We are in a very difficult position economically in Australia; not as bad as many other countries
but nonetheless very challenging because we have to stimulate the economy in the short term but we
also have to chart a path to returning the budget to surplus in the medium term.

SABRA LANE: On government debt there are some suggestions in the papers this morning that the
Government may be planning to borrow up to $300-billion. That's a pretty horrifying prospect for
many Australians. Is the Government planning to do that?

LINDSAY TANNER: I think these speculations are entirely misconceived. Clearly the deficits that are
projected in the Budget coming up in a couple of weeks will be significantly higher than those that
were projected in February because the global downturn has turned out to be more severe than was
anticipated at that time. That will mean that borrowing will be higher than was anticipated at that

SABRA LANE: Last night the IMF's chief economist advised against further cash stimulus measures,
saying they weren't a good way to stimulate an economy out of a recession, saying people save the
money rather than spend it.

Opposition leader Malcolm Turnbull says that vindicates his stance.

MALCOLM TURNBULL: Mr Rudd has been running up a lot of debt, borrowing a huge amount of money,
$23-billion in fact, and handing it out over four months in cash handouts. And it hasn't created a
job; it hasn't prevented the economy from going backwards and the IMF is here validating the very
criticism we've been making for the best part of six months.

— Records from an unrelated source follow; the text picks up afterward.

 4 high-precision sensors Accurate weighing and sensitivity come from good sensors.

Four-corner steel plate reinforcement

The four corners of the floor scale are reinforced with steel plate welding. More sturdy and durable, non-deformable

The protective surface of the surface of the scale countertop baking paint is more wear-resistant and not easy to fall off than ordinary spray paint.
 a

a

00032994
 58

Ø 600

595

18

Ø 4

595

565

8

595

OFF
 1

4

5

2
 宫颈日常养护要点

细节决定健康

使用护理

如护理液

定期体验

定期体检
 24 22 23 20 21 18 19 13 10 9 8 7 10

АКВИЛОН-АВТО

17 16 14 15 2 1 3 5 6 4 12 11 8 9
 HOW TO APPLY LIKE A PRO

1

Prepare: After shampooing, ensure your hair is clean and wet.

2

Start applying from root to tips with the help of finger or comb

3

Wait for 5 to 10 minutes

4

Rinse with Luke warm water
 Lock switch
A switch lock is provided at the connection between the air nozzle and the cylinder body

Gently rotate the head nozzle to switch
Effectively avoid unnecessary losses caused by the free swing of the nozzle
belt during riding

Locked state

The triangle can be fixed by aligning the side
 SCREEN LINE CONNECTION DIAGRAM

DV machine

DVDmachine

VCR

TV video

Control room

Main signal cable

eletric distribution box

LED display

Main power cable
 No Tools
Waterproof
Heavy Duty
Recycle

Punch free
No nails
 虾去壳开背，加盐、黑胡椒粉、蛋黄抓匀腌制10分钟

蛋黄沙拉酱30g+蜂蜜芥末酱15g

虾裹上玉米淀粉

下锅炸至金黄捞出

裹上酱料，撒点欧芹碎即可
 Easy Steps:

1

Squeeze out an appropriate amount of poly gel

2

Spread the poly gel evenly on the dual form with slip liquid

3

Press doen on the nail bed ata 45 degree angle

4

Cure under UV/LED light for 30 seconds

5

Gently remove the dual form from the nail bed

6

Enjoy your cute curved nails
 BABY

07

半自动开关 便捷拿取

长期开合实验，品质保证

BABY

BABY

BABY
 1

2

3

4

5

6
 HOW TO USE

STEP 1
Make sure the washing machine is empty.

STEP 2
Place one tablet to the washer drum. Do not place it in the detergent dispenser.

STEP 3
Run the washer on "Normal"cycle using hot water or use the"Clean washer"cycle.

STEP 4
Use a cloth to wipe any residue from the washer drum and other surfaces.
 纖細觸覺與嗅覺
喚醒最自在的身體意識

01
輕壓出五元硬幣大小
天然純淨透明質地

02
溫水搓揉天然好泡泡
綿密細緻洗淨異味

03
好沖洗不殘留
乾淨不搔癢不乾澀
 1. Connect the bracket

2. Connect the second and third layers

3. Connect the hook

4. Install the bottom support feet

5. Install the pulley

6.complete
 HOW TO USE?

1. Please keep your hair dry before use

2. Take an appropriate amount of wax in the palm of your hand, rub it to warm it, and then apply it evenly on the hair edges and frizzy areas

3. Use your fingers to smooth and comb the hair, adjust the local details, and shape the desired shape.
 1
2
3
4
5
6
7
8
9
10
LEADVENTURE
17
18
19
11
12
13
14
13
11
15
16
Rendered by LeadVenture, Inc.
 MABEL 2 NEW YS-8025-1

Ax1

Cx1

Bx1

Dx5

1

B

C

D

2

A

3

SABRA LANE: If the Government does need to increase its debt borrowings beyond $200-billion, will
you approve it?

MALCOLME TURNBULL: We'll see what they present us with. I mean we have to deal with the economic
circumstance of the time. One of the problems that we're facing at the moment Sabra is that the
Government is reducing every day our options for an effective recovery from this recession because
what they are doing is they are saddling us with more and more and more debt.

You see, this is the recklessness of the Rudd Government. They have borrowed and spent money for
little or no economic effect in terms of a stimulus and the IMF has confirmed that very criticism
we've been making for months. But the one thing they have certainly done is put a higher and higher
debt burden on us and our children in years to come.

I mean just consider this; it took John Howard 10 years to pay off $96-billion of Labor debt. How
long will it take us to pay off $300-billion of Kevin Rudd's debt?

PETER CAVE: The Federal Opposition leader Malcolm Turnbull speaking to Sabra Lane in Canberra.